Is that code for train?


----------



## Lisa in WA

We did it in phases. With two daughters. We built the cabin ourselves, used Aladdin oil lamps and candles for light, heated water on the stove for baths and used an outhouse. 
Gradually, we upgraded. DH put in a rudimentary solar power system, we had a well drilled. Added on to the cabin...a bathroom and laundry...then two more bedrooms. Upgraded the solar power. Homeschooled, learned to can via a book. was 38 when we started and none of it was a hardship, it was an adventure. 

I don't regret any of the 14 years we spent in our cabin on the river. It got lonely when our youngest left home for college and though we still have our beloved place on the river, we've moved on to new adventures.

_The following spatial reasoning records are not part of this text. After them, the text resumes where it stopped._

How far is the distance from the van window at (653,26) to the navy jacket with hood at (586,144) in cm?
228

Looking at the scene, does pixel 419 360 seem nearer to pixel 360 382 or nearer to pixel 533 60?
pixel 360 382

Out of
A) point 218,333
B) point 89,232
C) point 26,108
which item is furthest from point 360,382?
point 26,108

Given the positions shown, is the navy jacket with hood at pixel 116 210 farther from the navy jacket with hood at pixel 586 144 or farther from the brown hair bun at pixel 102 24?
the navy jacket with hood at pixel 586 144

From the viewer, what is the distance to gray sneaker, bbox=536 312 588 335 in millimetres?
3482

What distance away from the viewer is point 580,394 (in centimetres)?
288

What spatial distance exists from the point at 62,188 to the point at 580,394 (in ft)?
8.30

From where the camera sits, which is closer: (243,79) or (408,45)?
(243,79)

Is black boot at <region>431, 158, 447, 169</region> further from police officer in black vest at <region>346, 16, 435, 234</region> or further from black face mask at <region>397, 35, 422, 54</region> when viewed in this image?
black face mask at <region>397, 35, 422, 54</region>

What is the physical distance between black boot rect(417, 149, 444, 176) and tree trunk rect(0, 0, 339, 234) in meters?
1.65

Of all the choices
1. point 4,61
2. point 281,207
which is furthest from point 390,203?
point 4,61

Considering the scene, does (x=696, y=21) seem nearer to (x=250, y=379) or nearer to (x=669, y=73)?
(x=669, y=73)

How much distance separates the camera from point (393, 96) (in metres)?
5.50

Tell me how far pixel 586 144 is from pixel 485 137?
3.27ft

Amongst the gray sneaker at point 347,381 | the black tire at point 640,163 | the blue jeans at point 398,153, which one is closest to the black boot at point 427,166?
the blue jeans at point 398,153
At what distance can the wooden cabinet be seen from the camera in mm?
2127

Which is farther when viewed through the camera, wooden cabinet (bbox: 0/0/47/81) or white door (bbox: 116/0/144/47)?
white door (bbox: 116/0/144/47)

So yeah, there are definitely non-Amish women who are up for it and we even shave our legs too.


----------



## roadless

WolfWalksSoftly said:


> Is that code for train?


Huh?
Sorry but I'm slow today.... ; )


----------



## Fennick

MOSTBCWT said:


> What would i offer? Hard work, dedication, a homestead, security, peace, happiness, love, generosity, commitment,etc,etc.
> 
> What would she offer? We would both be living that lifestyle. I already do mostly. It's a two way street. I couldn't imagine trying to convert a woman. Id much rather run into one that wants this lifestyle. I don't own a computer. I have one phone.
> 
> Marriage? I couldn't imagine marrying a woman who is not comfortable living this way. I'll probably be alone and single from now on but that sure beats marrying one who would be miserable.
> 
> And that is why I asked the question I did. Just to see if one like that even exists anymore. Lol


Okie dokie then. To be honest I don't think you've put enough practical thought into what you would have to offer and the answer you gave is rather vague. I don't want you to think that I'm ridiculing or picking on you, and I do have a suggestion for where you might find women who are willing to live that way (see last paragraph below), but consider these things first so that you can answer them properly to a prospective life-mate's satisfaction.

You say you offer hard work. What kind of hard work, to what end result? What are your long term objectives? 

Dedication to what? To her ... or to the lifestyle? How will you demonstrate your dedication? 

You offer a homestead? If you aren't willing to get married, will her name also be on the homestead property title if she's going to invest herself in you and the homestead? If you die early from all that hard work will she legally inherit everything? 

Security? What kind of security, security against what things?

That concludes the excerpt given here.